Pie V le créa cardinal lors du consistoire du 17 mai 1570. À la mort de ceux-ci en 1572, il ne participa pas au conclave suivant qui vit l’élection du pape Grégoire XIII. Le 4 juillet de la même année, il reçoit le bonnet rouge avec le titre de saint Jean et de saint Paul. Il a été nommé préfet de la nouvelle congrégation des évêques et des réguliers. Il a ensuite opté pour le titre de Santa Prassede le 14 novembre 1584 . Il a participé au conclave de 1585 qui a élu Sixte V et celui de 1590 qui a élu Urban VII. La même année, il a également participé au conclave qui a élu Grégoire XIV.

Ses biens et revenus ont été confisqués en 1585 par Henry III lors de la construction de l’église puis redonnés mais elle ne fut pas achevée.

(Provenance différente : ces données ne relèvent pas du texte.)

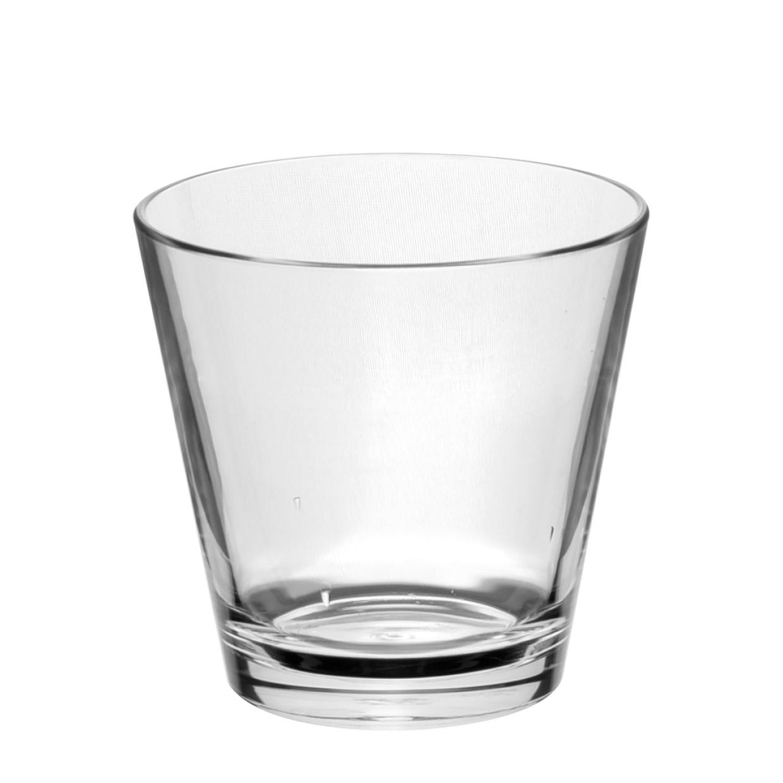 Okrossbart Akvila Drinkglas 35 cl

Il avait invité quelques années avant un architecte italien afin de dessiner l’église Saint-Pierre-Saint-Paul de Jouy-sous-Thelle où reposent plusieurs membres de sa famille.

En 1585, il devint l’un des membres les plus influents de la Ligue Catholique et il fut l’un des 25 cardinaux à signer la bulle de Sixte V, excommuniant Henri de Navarre. Le 10 mai 1591, il est nommé archevêque de Reims, tout en conservant la régence de l’ancien archidiocèse. Il prit officiellement possession du nouveau bureau le 4 octobre 1592.

Il vécut pendant vingt ans au sein de la curie romaine où il se fit remarquer par son ultramontanisme, desservant à Rome la politique du roi Henri III. Il soutint activement la Ligue et vint même à Paris en 1592 pour soutenir l’élection d’un nouveau roi de France.

 Il fut encore à Rome pour le conclave de 1591 qui élit le pape Innocent IX et de nouveau en 1592 pour l’élection de Clément VIII. Nommé abbé de Notre-Dame du Thoronet à Fréjus, en 1593, il devint plus tard chef du conseil de la ligue catholique et président du clergé dans les états généraux de la ligue convoqués cette année-là à Paris.Le cardinal de Pellevé arriva en très mauvaise santé, au moment même où le roi Henri IV, le 22 mars 1594, faisait son entrée dans la ville et lui garantissait sa protection et tous les soins nécessaires.

Malgré ces attentions, le cardinal est décédé le lundi 28 mars de la même année rue du Figuier, dans l’hôtel des archevêques de Sens. Son corps fut enterré dans l’église des Célestins à Paris son cœur lui fut enterré dans l’église de Jouy, En 1598, son corps fut transféré à Reims et enterré dans la cathédrale. La révolution, puis la première guerre mondial n’ont pas épargné la sépulture du cardinal. Ce n’est qu’en 1933 qu’il fut mis dans replacé dans l’actuelle qui est encore visible dans la cathédrale de Reims.